Thoughts and observations about the Penn State child sex abuse scandal:

• After ridding itself of a coach it had employed for decades when it learned that coach, Joe Paterno, has failed to provide adequate, minimal protection for young people in its sports facilities, Penn State claims it has wised up, will install corrective policies and programs, and change its internal culture of arrogant athletic hubris. Then again, it said the same thing after the departure of Rene Portland as the school's women's basketball coach after she and the school were sued for discriminating against lesbian student-athletes.

• Cars.com reportedly was one of the first of half a dozen or so advertisers to pull its spots from Penn State football games, beginning with last weekend's 17-14 loss to Nebraska: a game, incidentally, which ESPN said drew twice the number of expected television viewers.
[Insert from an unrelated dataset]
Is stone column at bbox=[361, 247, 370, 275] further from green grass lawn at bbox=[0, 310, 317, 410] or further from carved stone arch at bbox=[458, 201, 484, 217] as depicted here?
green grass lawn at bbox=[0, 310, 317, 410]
Guess advertisers really don't like the idea of their money either paying the pensions for the former PSU officials who were involved in the cover-up or to be used for the legal fees in the lawsuits that undoubtedly will start stacking up any day now.

• I love school spirit, but what the hell were those students doing when they were overturning cars and rioting after the firing of Paterno for his failure to act on the initial reports his former assistant coach Jerry Sandusky was having sex with a minor in the Penn State locker room showers? Talk about clueless.

• Some good will come out of this grim situation if it results in governments adopting appropriate laws and organizations adopting appropriate procedures to help ward off similar abuses in the future and accelerate their proper reporting. Pennsylvania law, for instance, until this year did not have a requirement that school employees report their criminal histories; and Second Mile, the program Sandusky founded to help at-risk youths and through which he is now accused of having acquired victims, has not required background checks on its employees.

But laws and background checks are in and of themselves not sufficient protection. Sandusky, for instance, had no criminal background and statistics show that most pedophiles do not have previous criminal records. Intelligence, alertness, and the willingness to ask questions and confront situations are the first and best line of defense.

• On the flip side, there will undoubtedly be a chilling effect on volunteerism if the Penn State scandal triggers a witch-hunt atmosphere. False accusations or misinterpretations of spontaneous emotional expressions can discourage the kind of selfless support needed to provide the volunteer sport services at-risk youth benefit from the most.

• Beyond the disgust and rage over the alleged sexual assaults themselves, I, like so many others, am incensed at the institutional and individual failures in Happy Valley.

You see a kid being raped in a shower, you shouldn't run off to tell someone else and make it their problem, or worry about what effect reporting the incident might have on your career. Damn it, you step in and stop it then and there. An instant waited is an instant too long. You get the kid to people who can take care of him and you get the cops to deal with the assailant. Period.

An assistant tells you he saw something "disturbing" in the school showers involving a man and a child and you ask questions. You don't just pass the buck and plead ignorance later. And when the guy keeps showing up you keep asking questions.

If a coach tells you about an incident report, you don't try to bury it until the day a grand jury report comes out and accuses you of being a Nittany Liar: you bar the accused from your premises and set the legal inquiry in motion.

• If they were to make a movie about the Paterno era, they would create a portrait of the things that go so horribly wrong when a personality cult is allowed to overshadow the program it created and see itself as invulnerable to review.

In fact, I think I saw that movie the past weekend. It was called J. Edgar.